» To do
Copy the data exactly. No line may be skipped.

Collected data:
┄┄┄┄┄┄

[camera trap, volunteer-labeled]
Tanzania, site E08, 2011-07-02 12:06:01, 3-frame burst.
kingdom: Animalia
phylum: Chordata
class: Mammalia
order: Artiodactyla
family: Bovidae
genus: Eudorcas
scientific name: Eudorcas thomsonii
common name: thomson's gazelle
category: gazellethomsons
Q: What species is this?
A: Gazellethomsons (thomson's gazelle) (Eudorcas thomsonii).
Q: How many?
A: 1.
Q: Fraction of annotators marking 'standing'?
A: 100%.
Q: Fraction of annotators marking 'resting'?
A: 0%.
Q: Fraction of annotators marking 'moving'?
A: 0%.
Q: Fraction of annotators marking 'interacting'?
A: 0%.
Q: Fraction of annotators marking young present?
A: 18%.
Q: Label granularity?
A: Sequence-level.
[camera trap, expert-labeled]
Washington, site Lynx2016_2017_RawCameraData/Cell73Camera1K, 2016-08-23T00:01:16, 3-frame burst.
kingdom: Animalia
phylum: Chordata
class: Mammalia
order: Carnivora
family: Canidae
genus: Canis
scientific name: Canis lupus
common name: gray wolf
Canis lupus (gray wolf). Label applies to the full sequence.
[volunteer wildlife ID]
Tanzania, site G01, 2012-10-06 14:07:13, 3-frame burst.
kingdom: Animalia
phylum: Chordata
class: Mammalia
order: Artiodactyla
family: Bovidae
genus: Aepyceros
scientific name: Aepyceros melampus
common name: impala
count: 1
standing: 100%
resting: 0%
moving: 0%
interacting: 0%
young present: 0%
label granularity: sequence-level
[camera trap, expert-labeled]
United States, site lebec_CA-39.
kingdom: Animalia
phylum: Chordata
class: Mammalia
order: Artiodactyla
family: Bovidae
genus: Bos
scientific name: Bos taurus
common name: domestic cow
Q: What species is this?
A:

┄┄┄┄┄┄

» Response
[camera trap, volunteer-labeled]
Tanzania, site E08, 2011-07-02 12:06:01, 3-frame burst.
kingdom: Animalia
phylum: Chordata
class: Mammalia
order: Artiodactyla
family: Bovidae
genus: Eudorcas
scientific name: Eudorcas thomsonii
common name: thomson's gazelle
category: gazellethomsons
Q: What species is this?
A: Gazellethomsons (thomson's gazelle) (Eudorcas thomsonii).
Q: How many?
A: 1.
Q: Fraction of annotators marking 'standing'?
A: 100%.
Q: Fraction of annotators marking 'resting'?
A: 0%.
Q: Fraction of annotators marking 'moving'?
A: 0%.
Q: Fraction of annotators marking 'interacting'?
A: 0%.
Q: Fraction of annotators marking young present?
A: 18%.
Q: Label granularity?
A: Sequence-level.
[camera trap, expert-labeled]
Washington, site Lynx2016_2017_RawCameraData/Cell73Camera1K, 2016-08-23T00:01:16, 3-frame burst.
kingdom: Animalia
phylum: Chordata
class: Mammalia
order: Carnivora
family: Canidae
genus: Canis
scientific name: Canis lupus
common name: gray wolf
Canis lupus (gray wolf). Label applies to the full sequence.
[volunteer wildlife ID]
Tanzania, site G01, 2012-10-06 14:07:13, 3-frame burst.
kingdom: Animalia
phylum: Chordata
class: Mammalia
order: Artiodactyla
family: Bovidae
genus: Aepyceros
scientific name: Aepyceros melampus
common name: impala
count: 1
standing: 100%
resting: 0%
moving: 0%
interacting: 0%
young present: 0%
label granularity: sequence-level
[camera trap, expert-labeled]
United States, site lebec_CA-39.
kingdom: Animalia
phylum: Chordata
class: Mammalia
order: Artiodactyla
family: Bovidae
genus: Bos
scientific name: Bos taurus
common name: domestic cow
Q: What species is this?
A:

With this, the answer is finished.